Retype the data exactly. Spelling and punctuation stay as they are.

Source information:

------

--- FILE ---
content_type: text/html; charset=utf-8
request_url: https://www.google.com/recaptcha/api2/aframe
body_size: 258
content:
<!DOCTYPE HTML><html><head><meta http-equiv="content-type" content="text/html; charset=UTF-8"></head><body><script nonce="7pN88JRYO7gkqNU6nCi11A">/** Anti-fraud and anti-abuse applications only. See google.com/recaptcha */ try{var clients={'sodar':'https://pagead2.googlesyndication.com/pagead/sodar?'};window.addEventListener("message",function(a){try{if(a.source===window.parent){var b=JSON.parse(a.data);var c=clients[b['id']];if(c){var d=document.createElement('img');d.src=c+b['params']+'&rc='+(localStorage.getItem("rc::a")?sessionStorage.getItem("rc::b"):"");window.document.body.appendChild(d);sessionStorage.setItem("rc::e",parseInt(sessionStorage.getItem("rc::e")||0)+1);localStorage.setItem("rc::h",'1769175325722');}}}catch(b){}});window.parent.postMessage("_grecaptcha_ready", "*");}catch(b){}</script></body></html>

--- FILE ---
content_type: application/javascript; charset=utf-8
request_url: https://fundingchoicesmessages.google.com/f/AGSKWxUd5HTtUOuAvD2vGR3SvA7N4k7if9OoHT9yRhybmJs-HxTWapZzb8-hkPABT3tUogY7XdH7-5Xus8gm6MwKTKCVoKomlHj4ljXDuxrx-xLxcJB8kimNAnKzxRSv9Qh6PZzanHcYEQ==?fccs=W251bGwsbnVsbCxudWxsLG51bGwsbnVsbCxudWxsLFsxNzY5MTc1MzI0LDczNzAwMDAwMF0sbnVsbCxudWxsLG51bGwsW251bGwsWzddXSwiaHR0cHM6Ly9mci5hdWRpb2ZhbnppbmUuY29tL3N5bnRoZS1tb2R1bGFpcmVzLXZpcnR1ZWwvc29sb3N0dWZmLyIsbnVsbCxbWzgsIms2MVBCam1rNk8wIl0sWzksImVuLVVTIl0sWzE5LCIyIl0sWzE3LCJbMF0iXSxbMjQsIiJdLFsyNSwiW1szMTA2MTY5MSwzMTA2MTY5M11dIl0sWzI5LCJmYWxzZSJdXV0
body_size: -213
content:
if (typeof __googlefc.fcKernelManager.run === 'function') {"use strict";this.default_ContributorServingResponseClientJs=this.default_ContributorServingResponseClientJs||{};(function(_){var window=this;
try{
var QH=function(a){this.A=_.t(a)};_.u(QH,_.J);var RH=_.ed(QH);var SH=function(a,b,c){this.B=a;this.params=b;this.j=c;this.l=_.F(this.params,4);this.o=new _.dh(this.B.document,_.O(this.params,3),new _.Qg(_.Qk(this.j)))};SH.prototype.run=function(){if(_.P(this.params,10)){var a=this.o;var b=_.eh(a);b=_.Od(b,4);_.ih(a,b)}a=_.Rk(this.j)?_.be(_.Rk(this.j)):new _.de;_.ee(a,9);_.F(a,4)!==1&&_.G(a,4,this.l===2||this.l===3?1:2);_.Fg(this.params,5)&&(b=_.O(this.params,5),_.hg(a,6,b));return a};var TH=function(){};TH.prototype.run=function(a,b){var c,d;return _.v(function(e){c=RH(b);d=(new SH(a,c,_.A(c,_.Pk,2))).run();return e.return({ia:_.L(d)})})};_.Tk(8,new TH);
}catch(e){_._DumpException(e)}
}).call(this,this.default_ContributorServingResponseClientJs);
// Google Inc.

------

Exercise output:
--- FILE ---
content_type: text/html; charset=utf-8
request_url: https://www.google.com/recaptcha/api2/aframe
body_size: 258
content:
<!DOCTYPE HTML><html><head><meta http-equiv="content-type" content="text/html; charset=UTF-8"></head><body><script nonce="7pN88JRYO7gkqNU6nCi11A">/** Anti-fraud and anti-abuse applications only. See google.com/recaptcha */ try{var clients={'sodar':'https://pagead2.googlesyndication.com/pagead/sodar?'};window.addEventListener("message",function(a){try{if(a.source===window.parent){var b=JSON.parse(a.data);var c=clients[b['id']];if(c){var d=document.createElement('img');d.src=c+b['params']+'&rc='+(localStorage.getItem("rc::a")?sessionStorage.getItem("rc::b"):"");window.document.body.appendChild(d);sessionStorage.setItem("rc::e",parseInt(sessionStorage.getItem("rc::e")||0)+1);localStorage.setItem("rc::h",'1769175325722');}}}catch(b){}});window.parent.postMessage("_grecaptcha_ready", "*");}catch(b){}</script></body></html>

--- FILE ---
content_type: application/javascript; charset=utf-8
request_url: https://fundingchoicesmessages.google.com/f/AGSKWxUd5HTtUOuAvD2vGR3SvA7N4k7if9OoHT9yRhybmJs-HxTWapZzb8-hkPABT3tUogY7XdH7-5Xus8gm6MwKTKCVoKomlHj4ljXDuxrx-xLxcJB8kimNAnKzxRSv9Qh6PZzanHcYEQ==?fccs=W251bGwsbnVsbCxudWxsLG51bGwsbnVsbCxudWxsLFsxNzY5MTc1MzI0LDczNzAwMDAwMF0sbnVsbCxudWxsLG51bGwsW251bGwsWzddXSwiaHR0cHM6Ly9mci5hdWRpb2ZhbnppbmUuY29tL3N5bnRoZS1tb2R1bGFpcmVzLXZpcnR1ZWwvc29sb3N0dWZmLyIsbnVsbCxbWzgsIms2MVBCam1rNk8wIl0sWzksImVuLVVTIl0sWzE5LCIyIl0sWzE3LCJbMF0iXSxbMjQsIiJdLFsyNSwiW1szMTA2MTY5MSwzMTA2MTY5M11dIl0sWzI5LCJmYWxzZSJdXV0
body_size: -213
content:
if (typeof __googlefc.fcKernelManager.run === 'function') {"use strict";this.default_ContributorServingResponseClientJs=this.default_ContributorServingResponseClientJs||{};(function(_){var window=this;
try{
var QH=function(a){this.A=_.t(a)};_.u(QH,_.J);var RH=_.ed(QH);var SH=function(a,b,c){this.B=a;this.params=b;this.j=c;this.l=_.F(this.params,4);this.o=new _.dh(this.B.document,_.O(this.params,3),new _.Qg(_.Qk(this.j)))};SH.prototype.run=function(){if(_.P(this.params,10)){var a=this.o;var b=_.eh(a);b=_.Od(b,4);_.ih(a,b)}a=_.Rk(this.j)?_.be(_.Rk(this.j)):new _.de;_.ee(a,9);_.F(a,4)!==1&&_.G(a,4,this.l===2||this.l===3?1:2);_.Fg(this.params,5)&&(b=_.O(this.params,5),_.hg(a,6,b));return a};var TH=function(){};TH.prototype.run=function(a,b){var c,d;return _.v(function(e){c=RH(b);d=(new SH(a,c,_.A(c,_.Pk,2))).run();return e.return({ia:_.L(d)})})};_.Tk(8,new TH);
}catch(e){_._DumpException(e)}
}).call(this,this.default_ContributorServingResponseClientJs);
// Google Inc.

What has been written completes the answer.